A Well control specialist, Victor Ekpenyong working on the site of the Santa Barbara oil spill in Nembe, Bayelsa, has also  disputed two million barrels claim.

Ekpenyong stated that the well was last known to be producing about 700bpd of hydrocarbon fluid and would as of yesterday, had spilled an estimated volume of about 18,000bpd of hydrocarbon fluid to the environment as against the two million barrels of oil he said was wrongly reported.

He said Aiteo deserves commendation for being very active in containing the spill since it started, by immediately informing all regulatory agencies and stakeholders, mobilising containment resources (spill booms) to limit impact to the environment and carrying out a Joint Investigative Visit (JIV) to site with the appropriate authorities.

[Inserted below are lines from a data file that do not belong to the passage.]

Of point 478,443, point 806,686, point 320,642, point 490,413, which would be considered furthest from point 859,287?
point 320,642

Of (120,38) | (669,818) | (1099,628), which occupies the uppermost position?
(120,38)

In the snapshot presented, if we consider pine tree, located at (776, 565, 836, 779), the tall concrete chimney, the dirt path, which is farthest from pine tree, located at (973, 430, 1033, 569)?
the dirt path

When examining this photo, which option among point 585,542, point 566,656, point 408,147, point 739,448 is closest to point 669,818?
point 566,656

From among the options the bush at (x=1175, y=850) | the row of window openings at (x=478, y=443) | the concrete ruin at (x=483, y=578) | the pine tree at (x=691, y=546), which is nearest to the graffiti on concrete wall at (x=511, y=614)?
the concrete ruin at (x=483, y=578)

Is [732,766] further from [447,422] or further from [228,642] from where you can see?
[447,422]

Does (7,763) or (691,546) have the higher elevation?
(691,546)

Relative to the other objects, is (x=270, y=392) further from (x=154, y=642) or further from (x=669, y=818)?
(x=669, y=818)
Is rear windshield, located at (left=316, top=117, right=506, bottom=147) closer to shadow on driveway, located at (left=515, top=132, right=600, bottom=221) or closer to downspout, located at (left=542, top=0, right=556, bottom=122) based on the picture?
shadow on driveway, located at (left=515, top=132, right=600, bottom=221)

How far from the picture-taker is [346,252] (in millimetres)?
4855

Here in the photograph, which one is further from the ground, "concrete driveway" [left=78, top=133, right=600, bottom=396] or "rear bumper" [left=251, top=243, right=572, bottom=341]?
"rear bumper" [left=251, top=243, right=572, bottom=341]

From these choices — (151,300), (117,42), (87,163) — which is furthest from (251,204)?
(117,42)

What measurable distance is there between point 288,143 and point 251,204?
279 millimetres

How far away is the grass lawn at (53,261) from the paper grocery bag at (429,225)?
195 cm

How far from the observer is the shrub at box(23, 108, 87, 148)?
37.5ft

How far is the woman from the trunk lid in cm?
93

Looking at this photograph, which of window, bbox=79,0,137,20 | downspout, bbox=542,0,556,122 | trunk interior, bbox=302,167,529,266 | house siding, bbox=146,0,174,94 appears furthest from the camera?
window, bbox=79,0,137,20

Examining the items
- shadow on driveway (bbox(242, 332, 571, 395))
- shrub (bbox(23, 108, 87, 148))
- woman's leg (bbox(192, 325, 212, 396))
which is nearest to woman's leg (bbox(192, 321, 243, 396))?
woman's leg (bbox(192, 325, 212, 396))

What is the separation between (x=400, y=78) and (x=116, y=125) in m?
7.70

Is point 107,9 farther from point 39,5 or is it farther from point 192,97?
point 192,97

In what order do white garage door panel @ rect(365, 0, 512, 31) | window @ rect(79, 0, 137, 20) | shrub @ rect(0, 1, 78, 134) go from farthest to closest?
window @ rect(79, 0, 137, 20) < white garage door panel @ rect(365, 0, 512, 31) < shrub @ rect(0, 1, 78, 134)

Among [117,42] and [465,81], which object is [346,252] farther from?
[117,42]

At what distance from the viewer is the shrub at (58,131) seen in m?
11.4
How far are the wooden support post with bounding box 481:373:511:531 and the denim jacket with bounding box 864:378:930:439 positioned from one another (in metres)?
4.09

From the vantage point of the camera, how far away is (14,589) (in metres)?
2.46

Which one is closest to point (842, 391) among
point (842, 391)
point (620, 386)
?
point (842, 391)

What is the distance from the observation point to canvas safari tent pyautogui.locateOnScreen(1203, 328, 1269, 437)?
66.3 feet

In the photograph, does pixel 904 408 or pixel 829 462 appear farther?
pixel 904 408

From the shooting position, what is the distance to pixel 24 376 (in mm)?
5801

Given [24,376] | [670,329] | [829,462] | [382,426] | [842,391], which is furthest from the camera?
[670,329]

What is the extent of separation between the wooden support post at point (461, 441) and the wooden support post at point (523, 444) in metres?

He commended the Minister of State for Petroleum Resources, Timipre Sylva and Governor of Bayelsa state, Douye Diri, for finding time to visit the spill site and assessing the current situation as well as the management of Aiteo which he said immediately went to work.

Meanwhile, the company also donated five truckloads of palliative, including food and medical supplies to the Nembe Kingdom. The items, received by the community’s leaders, were stored in the Opu Nembe Town Hall for onward distribution to fishing communities directly affected by the spill included 10 cows, 500 bags of rice, 500 cartons of noodles, 500 cartons of water, 500 tubers of yam, 200 cartons of toilet rolls, 200 cartons of milk, 200 bags of garri, 200 cartons of tin tomatoes, 100 cartons of bevarages, 100 cartoons of vegetable oil, 100 Knorr season cubes, 100 bags of salt, 100 bags of Ariel soaps, Jerry cans of palm oil, six digital thermometers, four blood pressure machines, two sugar testing kits, 150 packs of Coartem for malaria, five packs of PCM, five carto.

Chairman of Opu-Nembe Council of Chiefs, Chief Ori Ango Ekpeleyai-Oruwari, who spoke on behalf of the Nembe monarch, said: “On behalf of the Amanayanbo of Opu-Nembe Kingdom, I receive these relief materials that are coming to our community for the second time. For those who are directly impacted in the oil spillage from OML 29 at Santa Barbara we are indeed very grateful to Aiteo for bringing this relief materials to us.”